# iDeaS 1.0.2.5 + Audio PlugIn 1.0.1.1 + Wi-Fi PlugIn



## Eternal Myst (Aug 6, 2008)

*
1.0.2.5 + Audio PlugIn 1.0.1.1 + Wi-Fi PlugIn - Beta Versions for Linux*
New version of Lino's Nintendo DS Emulator for Linux




Lino has released a new version of his Nintendo DS Emulator for Linux:



			
				Changelog said:
			
		

> All changes as done to Windows version, and these:
> 
> Emu
> Add Support for 2D render PlugIn.
> ...






Project Website+Download


----------



## B-Blue (Aug 6, 2008)

I prefer no$gba . . .

no$gba >>> desmume >>>>>>>>>>>>>>>>>>>>>>>>>>>>>>>>>>>>>>>>>>>>>>>>>>>>>>>>> ideas


----------



## teonintyfive (Aug 6, 2008)

[Rows from a spatial reasoning dataset]
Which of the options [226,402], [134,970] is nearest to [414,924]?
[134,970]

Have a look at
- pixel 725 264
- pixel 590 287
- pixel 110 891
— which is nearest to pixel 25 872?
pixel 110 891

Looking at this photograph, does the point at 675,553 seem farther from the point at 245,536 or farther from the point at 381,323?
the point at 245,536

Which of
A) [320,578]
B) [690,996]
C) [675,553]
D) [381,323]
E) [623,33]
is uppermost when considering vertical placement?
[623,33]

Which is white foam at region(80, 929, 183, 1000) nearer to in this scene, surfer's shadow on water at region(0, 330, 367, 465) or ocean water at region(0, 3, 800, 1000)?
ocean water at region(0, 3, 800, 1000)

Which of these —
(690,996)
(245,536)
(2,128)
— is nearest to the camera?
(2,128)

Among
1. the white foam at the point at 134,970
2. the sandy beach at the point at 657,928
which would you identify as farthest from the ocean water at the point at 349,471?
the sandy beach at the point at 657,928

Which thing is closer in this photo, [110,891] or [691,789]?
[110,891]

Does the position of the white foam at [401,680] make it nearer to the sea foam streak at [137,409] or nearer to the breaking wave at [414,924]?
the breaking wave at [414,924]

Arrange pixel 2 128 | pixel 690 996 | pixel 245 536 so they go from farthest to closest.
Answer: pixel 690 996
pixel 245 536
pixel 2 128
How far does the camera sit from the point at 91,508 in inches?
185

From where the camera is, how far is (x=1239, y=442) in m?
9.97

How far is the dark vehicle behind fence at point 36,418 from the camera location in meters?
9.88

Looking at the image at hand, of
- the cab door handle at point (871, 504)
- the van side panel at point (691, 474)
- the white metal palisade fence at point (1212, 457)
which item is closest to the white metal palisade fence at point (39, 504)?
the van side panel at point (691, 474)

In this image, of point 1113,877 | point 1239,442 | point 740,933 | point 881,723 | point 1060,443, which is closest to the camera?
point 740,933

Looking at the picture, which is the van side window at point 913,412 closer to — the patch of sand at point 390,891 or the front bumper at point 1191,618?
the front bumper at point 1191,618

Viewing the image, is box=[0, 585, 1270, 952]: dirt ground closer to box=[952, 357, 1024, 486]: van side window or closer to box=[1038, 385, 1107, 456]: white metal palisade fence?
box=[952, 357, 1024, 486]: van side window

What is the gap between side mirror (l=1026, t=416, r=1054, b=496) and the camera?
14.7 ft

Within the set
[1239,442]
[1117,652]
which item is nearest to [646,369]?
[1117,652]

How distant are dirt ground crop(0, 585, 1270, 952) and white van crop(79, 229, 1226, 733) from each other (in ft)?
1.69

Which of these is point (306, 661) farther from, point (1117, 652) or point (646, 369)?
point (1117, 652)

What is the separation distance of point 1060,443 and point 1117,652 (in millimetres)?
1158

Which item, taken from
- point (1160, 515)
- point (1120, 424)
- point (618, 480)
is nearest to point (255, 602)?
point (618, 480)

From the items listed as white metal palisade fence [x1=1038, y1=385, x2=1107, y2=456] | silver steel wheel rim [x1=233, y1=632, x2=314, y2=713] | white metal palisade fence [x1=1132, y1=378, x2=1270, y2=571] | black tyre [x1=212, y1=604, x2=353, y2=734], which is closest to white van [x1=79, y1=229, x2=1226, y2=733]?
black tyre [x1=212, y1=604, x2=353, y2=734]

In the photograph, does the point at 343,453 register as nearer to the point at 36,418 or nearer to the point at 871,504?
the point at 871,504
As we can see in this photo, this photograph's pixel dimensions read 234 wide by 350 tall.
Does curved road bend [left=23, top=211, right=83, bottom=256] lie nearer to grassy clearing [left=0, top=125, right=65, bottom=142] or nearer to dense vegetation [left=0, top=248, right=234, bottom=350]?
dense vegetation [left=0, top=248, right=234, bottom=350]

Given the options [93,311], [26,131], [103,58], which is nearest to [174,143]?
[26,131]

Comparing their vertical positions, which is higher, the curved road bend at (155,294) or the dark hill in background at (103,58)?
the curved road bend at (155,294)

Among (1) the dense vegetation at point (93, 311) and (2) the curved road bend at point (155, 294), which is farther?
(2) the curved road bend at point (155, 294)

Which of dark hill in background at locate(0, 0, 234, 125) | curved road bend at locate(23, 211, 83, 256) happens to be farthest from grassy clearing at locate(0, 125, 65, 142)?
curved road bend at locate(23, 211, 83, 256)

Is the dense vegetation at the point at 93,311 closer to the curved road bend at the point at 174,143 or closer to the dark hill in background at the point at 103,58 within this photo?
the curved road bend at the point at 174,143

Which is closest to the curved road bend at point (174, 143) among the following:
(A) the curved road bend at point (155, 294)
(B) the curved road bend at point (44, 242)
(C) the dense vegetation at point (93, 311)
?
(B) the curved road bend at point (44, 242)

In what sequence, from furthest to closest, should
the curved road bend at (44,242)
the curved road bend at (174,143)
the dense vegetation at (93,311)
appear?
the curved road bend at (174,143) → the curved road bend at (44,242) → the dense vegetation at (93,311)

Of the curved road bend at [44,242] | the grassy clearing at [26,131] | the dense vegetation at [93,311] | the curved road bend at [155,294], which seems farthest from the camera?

→ REQUESTS:
1. In the iDeaS emulator thread above, copy word for word the part that opens with the words containing "## B-Blue (Aug" and closes with "teonintyfive (Aug 6, 2008)".
2. According to the iDeaS emulator thread, which emulator does B-Blue prefer?

→ RESPONSES FOR EACH TASK:
1.
## B-Blue (Aug 6, 2008)

I prefer no$gba . . .

no$gba >>> desmume >>>>>>>>>>>>>>>>>>>>>>>>>>>>>>>>>>>>>>>>>>>>>>>>>>>>>>>>> ideas


----------



## teonintyfive (Aug 6, 2008)

2. no$gba